## EXCERTO ESCOLHIDO
"""
Em quarto lugar, os enormes recursos financeiros provenientes das exportações de recursos naturais tendem a levar os Estados do “bilião de baixo” a não investirem em instituições de cobrança de impostos e taxas, dado que as receitas do Estado vêm, fundamentalmente, das exportações desses valiosos recursos. E como os cidadãos não pagam impostos, os políticos não encontram motivação suficiente para prestação de conta e gestão pública transparente, fazendo com que muitos dos países do “bilião de baixo” ricos em recursos se transformem em verdadeiras autocracias, onde formalmente há competição política, mas, de facto, há enormes restrições ditadas pela forma do exercício do poder.
A saida para esta segunda armadilha, de acordo com Paul Collier, chapter 9
A terceira “armadinha” é a de “Interioridade com Má-Vizinhança”. Esta “armadinha” descreve o azar dos países que não tem directo acesso ao mar e oceanos. Dependem, pois, de um ou vários vizinhos para poderem comercializar. Portanto, pela “má-vizinhança”, mais do que referir aos outros países igualmente sem acesso ao mar, Paul Collier quer designar, em especial, aos que têm acesso ao mar.
"""
## EXCERTOS DE DADOS
"""
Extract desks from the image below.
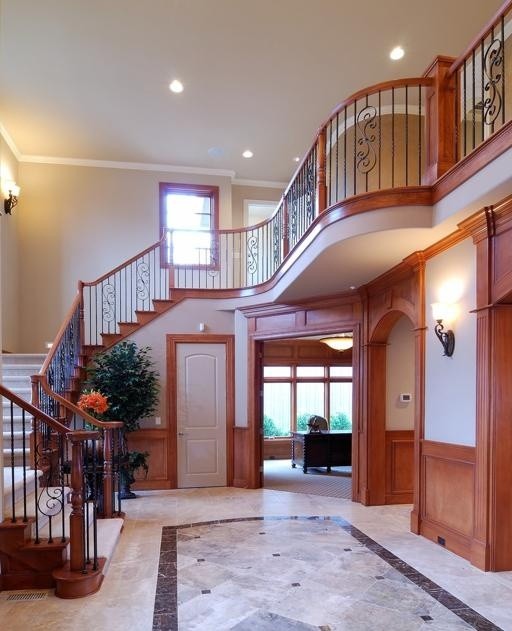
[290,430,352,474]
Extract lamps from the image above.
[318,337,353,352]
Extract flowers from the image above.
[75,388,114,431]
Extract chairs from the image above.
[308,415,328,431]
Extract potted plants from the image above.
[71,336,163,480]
"""
"""
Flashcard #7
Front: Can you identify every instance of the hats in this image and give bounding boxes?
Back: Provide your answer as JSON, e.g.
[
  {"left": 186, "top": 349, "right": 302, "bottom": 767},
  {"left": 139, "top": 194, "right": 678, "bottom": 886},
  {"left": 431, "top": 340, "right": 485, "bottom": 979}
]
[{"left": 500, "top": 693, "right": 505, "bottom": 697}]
"""
## ORIENTAÇÃO A
As afirmações abaixo estão de acordo com o texto sobre as armadilhas de Paul Collier? Responda sim ou não a cada uma e cite as palavras do texto que o decidem.
(i) Nos países do "bilião de baixo" ricos em recursos, as receitas do Estado vêm sobretudo das exportações desses recursos.
(ii) Nesses países não existe competição política, nem sequer formalmente.
(iii) Por "má-vizinhança", Paul Collier designa sobretudo os outros países sem acesso ao mar.
## ORIENTAÇÃO B
Segundo o texto sobre as armadilhas de Paul Collier, de quem dependem os países sem acesso directo ao mar para poderem comercializar?
## ORIENTAÇÃO C
Continue o texto sobre as armadilhas de Paul Collier a partir da última frase apresentada.

## RESPOSTA ESCRITA A
(i) Sim: "as receitas do Estado vêm, fundamentalmente, das exportações desses valiosos recursos"
(ii) Não: "onde formalmente há competição política"
(iii) Não: "mais do que referir aos outros países igualmente sem acesso ao mar, Paul Collier quer designar, em especial, aos que têm acesso ao mar"

## RESPOSTA ESCRITA B
De um ou vários vizinhos.

## RESPOSTA ESCRITA C
E esta questão da vizinhança é importante para o crescimento económico e desenvolvimento, tanto mais que nesta linha de pesquisa já estiveram muitos outros economistas como Jeff Sachs, Paul Krugman e Tony Venables, perguntando-se sobre “o que teria acontecido se todos os países do mundo tivessem começado no mesmo nível económico, sendo uns do interior e outros com costa”. Paul Collier cita Jeff Sachs como tendo respondindo que “os países do interior teriam metade da taxa de crescimento dos países com costa.” Embora hajam excepções para o continente africano (Botswana), as evidências demonstram que perto de 40% do “bilião de baixo” vive em países sem saída para o mar.
Socorrendo-se de dados colhidos por Tony Venables, Paul Collier afirma que o custo de transporte para as cidades capitais de países sem acesso ao mar eram comparativamente mais elevados do que para as cidades cujos países tinham costa, independentemente das distâncias. Em geral, segundo Paul Collier, os países do interior estão “reféns” dos seus vizinhos com costa, e os seus custos de comercialização dependem do quão o vizinho (com costa) tiver investido em infraestruturas como portos, estradas e pontes, bem como linhas férreas.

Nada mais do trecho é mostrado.